Of course, for Boyzone there's an added complication. Take That may be back for good with a rejuvenated Williams. For their Dublin rivals, the challenge is coping with the loss of arguably their most charismatic member, Stephen Gately. On their current tour, they are at pains to acknowledge their loss. Sepia footage of the singer in his prime accompanies several songs, whilst a video sequence accompanying the ballad 'One More Song' includes a touching message from his nephew.
Given all of this, the post-Gately comeback tour, which rumbles into Dublin on Tuesday, has a lot riding on it. With middle age tapping on the door, the days when the band can trade on their looks and physique are surely dwindling (why do you think Take That have been made over in Marks and Spencer evening wear and fashionable stubble?). A certain amount of residual fan loyalty can probably be taken for granted.
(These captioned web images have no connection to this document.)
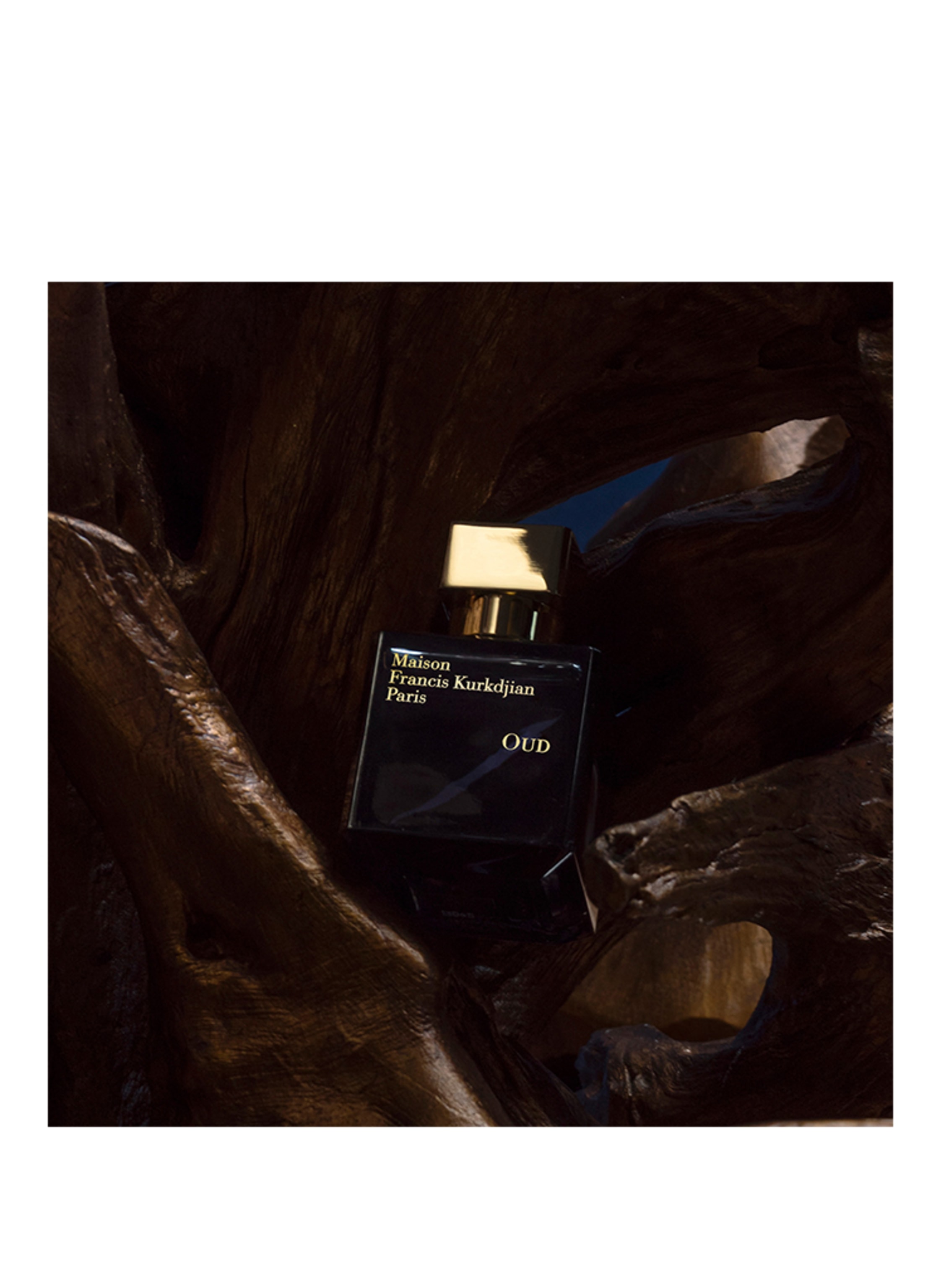 Thumbnail - Maison Francis Kurkdjian Oud Eau de Parfum 70 ml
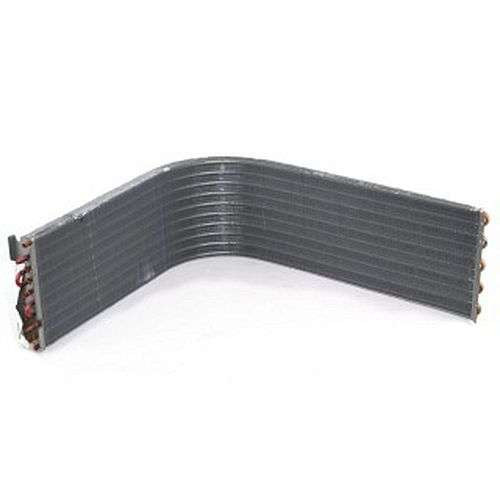 Atlantic Clim & Ventil 891038 EVAPORATEUR B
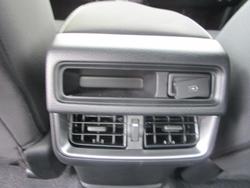 2025 Isuzu D-MAX LS-U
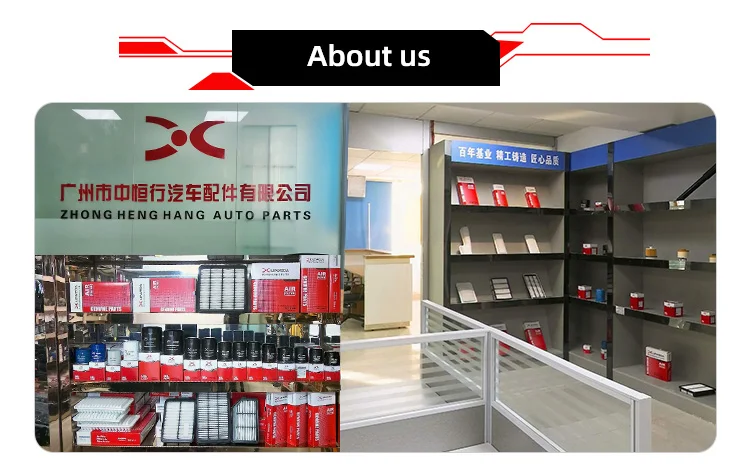 auto shock absorb S21-2905020 adjustable shock front left adjustable shock used cars in sale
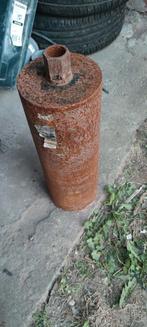 Krachtige Diamantboor 160mm - Segmenten in topconditie, Enlèvement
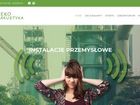 Miniatura strony eko-akustyka.pl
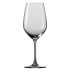 Schott Zwiesel Vina Crystal Red Wine Glasses 404ml (Pack Of 6)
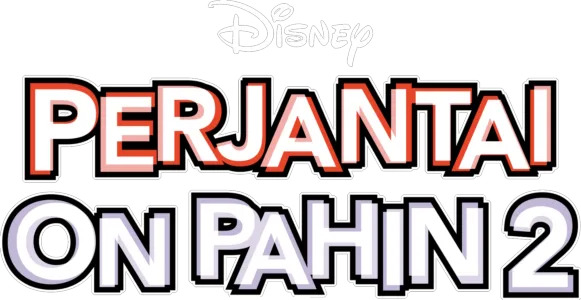 Perjantai on pahin 2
Nevertheless, to command any sort of mass following in the future, Keating and company are going to have to convince the world that, like Take That, they can transition from pop totty to serious artists. Stating your wish to sound like Bono and Chris Martin represents an unsteady first step, but at least it's a start.
Boyzone play The O2, Dublin, March 15; The INEC, Killarney, Co Kerry, 16; and The Royal Theatre, Castlebar, Co Mayo, 17.